Commercial real estate
In the office segment, leasing supply fundamentals softened during the second quarter of 2020, driven in part by restrictions implemented as a result of the pandemic. The national vacancy rate remained at a healthy 10.8% for the office segment, however, downtown cores in major cities experienced an increase in sublease availability.
As physical distancing measures were reinforced during the second quarter to reduce the spread of COVID-19, a significant number of retailers were forced to close their stores temporarily. Others adjusted their service model to supplement their income by offering curbside pickup or online ordering, such as what some food outlets implemented. In addition to reduced revenue, retailers and landlords incurred additional costs to adapt their businesses for reopening, including reinforcing safety and cleaning measures as well as investing in signage and protective equipment to safeguard employees and customers in their return to brick-and-mortar stores.
The health of Canada’s industrial leasing market was sustained during the second quarter as leasing demand remained relatively healthy and stable. E-commerce and related logistics companies continued to drive demand with an increased volume of online shopping and distribution for both essential and non-essential consumer goods.
During the second quarter of 2020, 6.9 million sq. ft. of new supply of industrial space was added to Canada’s building inventory, bringing the year-to-date total to 9.5 million sq. ft.
The multi-suite residential segment continues to be a solid investment during this period, Morguard said. While providing much needed rental housing to Canadians, the segment provides a steady income derived from rent collection.
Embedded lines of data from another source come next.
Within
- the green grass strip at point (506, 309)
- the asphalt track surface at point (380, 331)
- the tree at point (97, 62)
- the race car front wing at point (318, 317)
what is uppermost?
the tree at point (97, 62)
In the midst of the pandemic the percentage of rent payments remained stable which may have been impacted by the federal government’s Canada Emergency Response Benefit (CERB) that helped many Canadians directly affected by COVID-19 to gain financial support.
The measures implemented by the Bank of Canada, including maintaining its policy interest rate at 0.25%, supported consumers and businesses in meeting their more immediate debt obligations and kept credit flowing to ease the impacts of COVID-19. These measures were effective in mitigating some of the impact to the Canadian economy during the period.
In the latter half of the second quarter, Canada’s job market came back to life following an unprecedented decline as a result of the pandemic. At the end of June, total unemployment rested 1.8 million below the February levels but, despite the shortfall, June’s spike was stronger than expected.
During the same period, Canadian spending patterns improved as several regions across the country adopted a phased approach in reopening their economies, including non-essential stores.
“Consumer spending has been a major driver of Canada’s economic growth for some time,” said Reading. “We expect the economy to begin to recover in the second half of 2020. An important contributor to the recovery will be the role businesses play in strengthening consumer confidence by putting safety first in order to facilitate a return to brick and mortar shopping and entertainment. In an ideal scenario, the spending habits of Canadians will return to pre-pandemic levels, in support of the recovery of jobs, especially in the services industry.”
Lower oil prices and global demand will hamper economic progress in Alberta, Saskatchewan and Newfoundland and Labrador. Conversely, British Columbia, Manitoba and New Brunswick are forecasted to recover more quickly given relatively lower levels of exposure to COVID-19 and earlier economic re-openings.